This year’s peer-to-peer training emphasized community policing, the textbook definition of which Friedmann developed while a Georgia State professor.
“Community policing is a policy and a strategy aimed at achieving more effective and efficient crime control, reduced fear of crime, improved quality of life, improved police services and police legitimacy, through a proactive reliance on community resources that seeks to change crime-causing conditions. It assumes a need for greater accountability of police, greater public share in decision-making and greater concern for civil rights and liberties,” said Friedmann.

Rome Police Chief Denise Downer-McKinney was among those who participated in GILEE’s 19th delegation to Israel and recently shared her experience, “The phenomenal GILEE program makes us think outside the box, understand the importance of building and maintaining strong relationships and partnerships.

“It is critical that we continue to work diligently to forge and build public and private partnerships in our local communities and throughout Georgia. We must continue to develop and strengthen these relationships, along with our local business and community partners, to ensure our children and communities are safe, and that we have the tools to make this happen.”

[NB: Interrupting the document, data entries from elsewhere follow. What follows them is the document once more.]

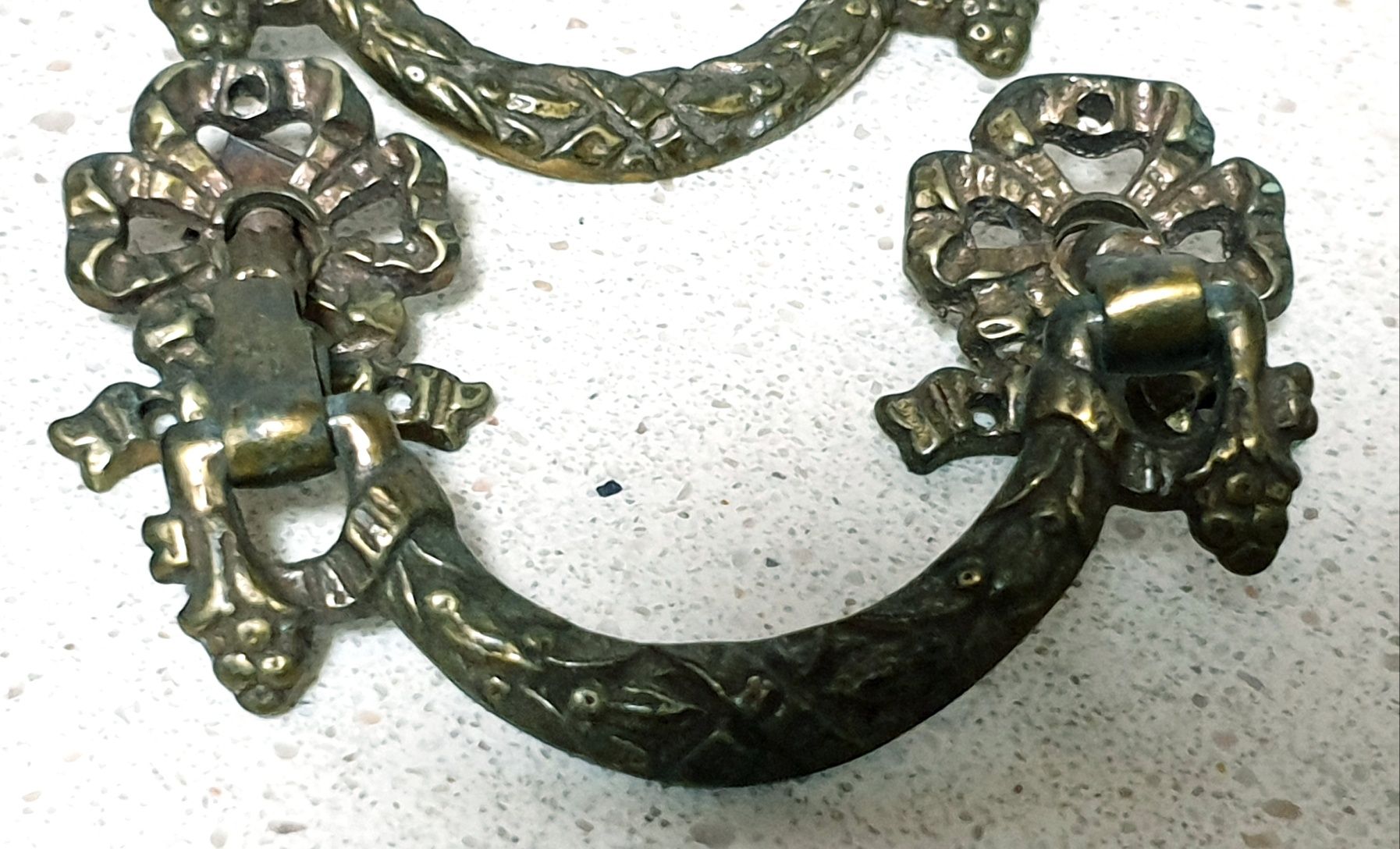 Conjunto de 4 antigos puxadores de gavetas Dona Maria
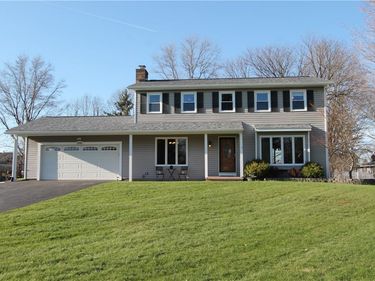 6164 Hunters Drive, Farmington, NY 14425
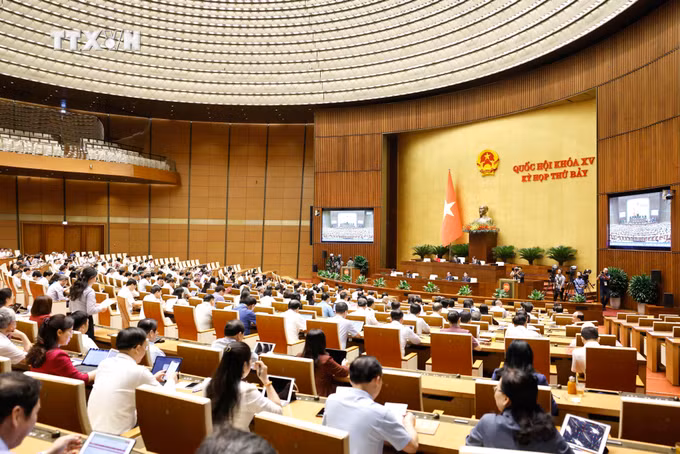 vna_potal_ky_hop_thu_7_quoc_hoi_khoa_xv_thao_luan_ve_luat_cong_doan_sua_doi_7435962.jpg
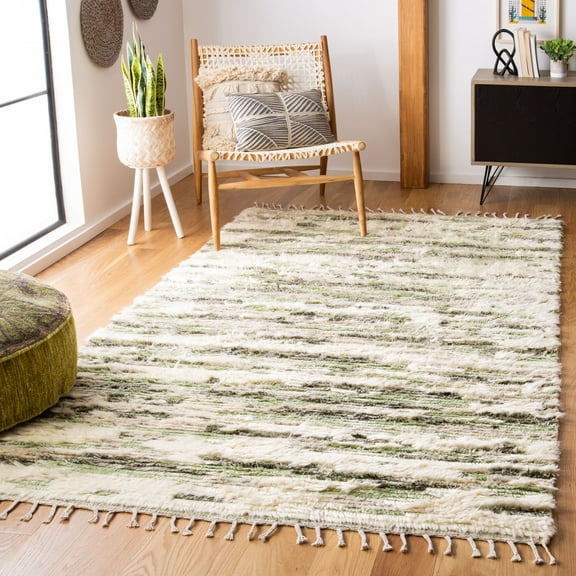 SAFAVIEH Manhattan Ben Abstract Distressed Area Rug, Ivory/Green, 6' x 9'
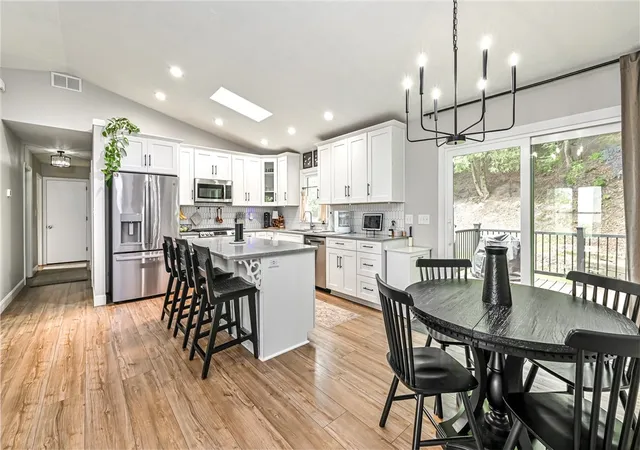 4th image of 158 Dwellington Dr, Middlesex Twp, PA 16059 | MLS# 1765525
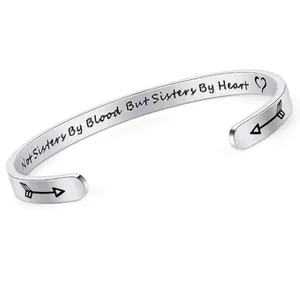 Detailansicht der eingravierten 'Sisters By Heart' Schrift auf dem Edelstahlarmband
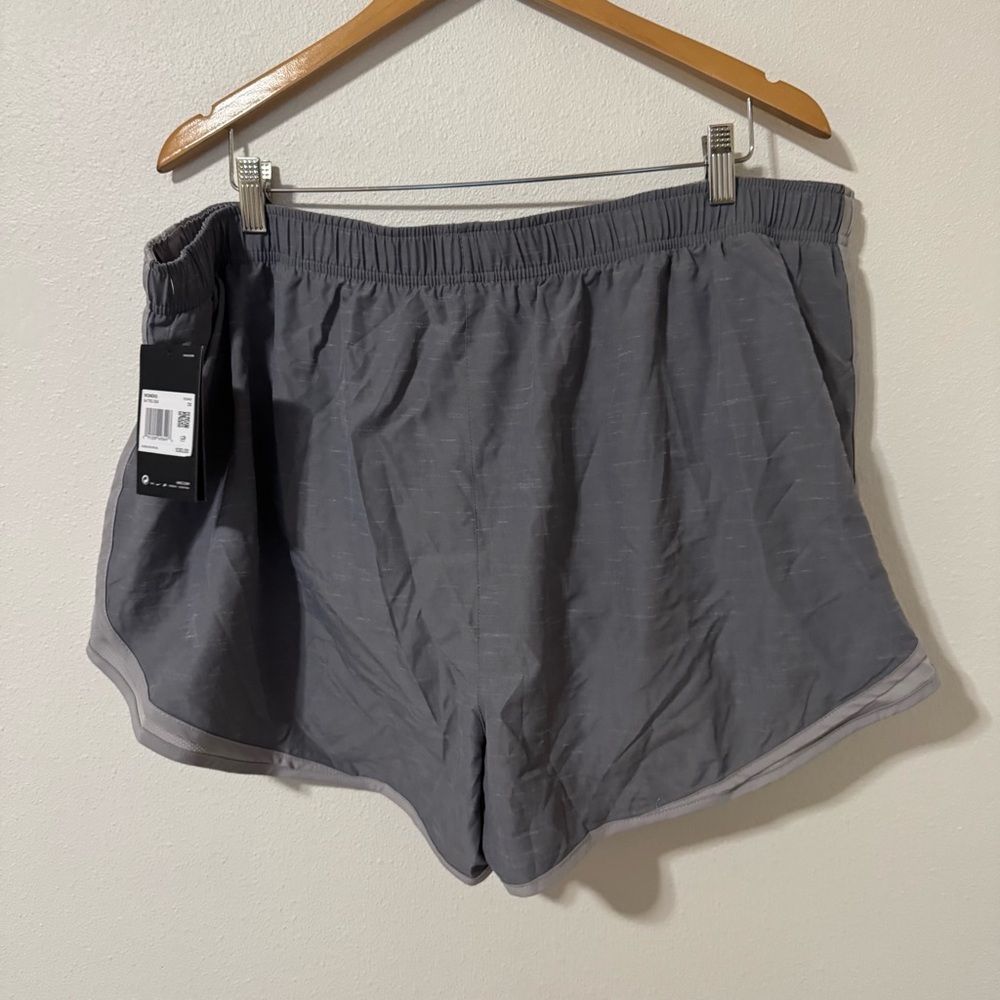 Nike Tempo Running Shorts Wolf Grey Lined Workout Gym NWT-3X - Picture 2 of 8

Friedmann said, “In GILEE’s 26 years, our partnership with the world’s top public safety experts has returned more than 720 public safety officials home with the knowledge and skills they need to keep our communities safer.

“Among the program’s many benefits, our delegates return home with a better understanding of effective ways to address modern policing challenges and increased communications and collaboration among different agencies, external organizations and the greater community.”

Founded in 1992, GILEE is a Georgia homeland security program. The organization works continuously to improve public safety by enhancing inter-agency cooperation, partnerships and professional educational training among the world’s top law enforcement communities, most recently in Israel and Hungary.
To date, it has offered more than 200 special briefings to more than 32,000 law enforcement officers, corporate security personnel and community leaders. GILEE has carried out more than 450 programs and produced more than 1,500 graduates.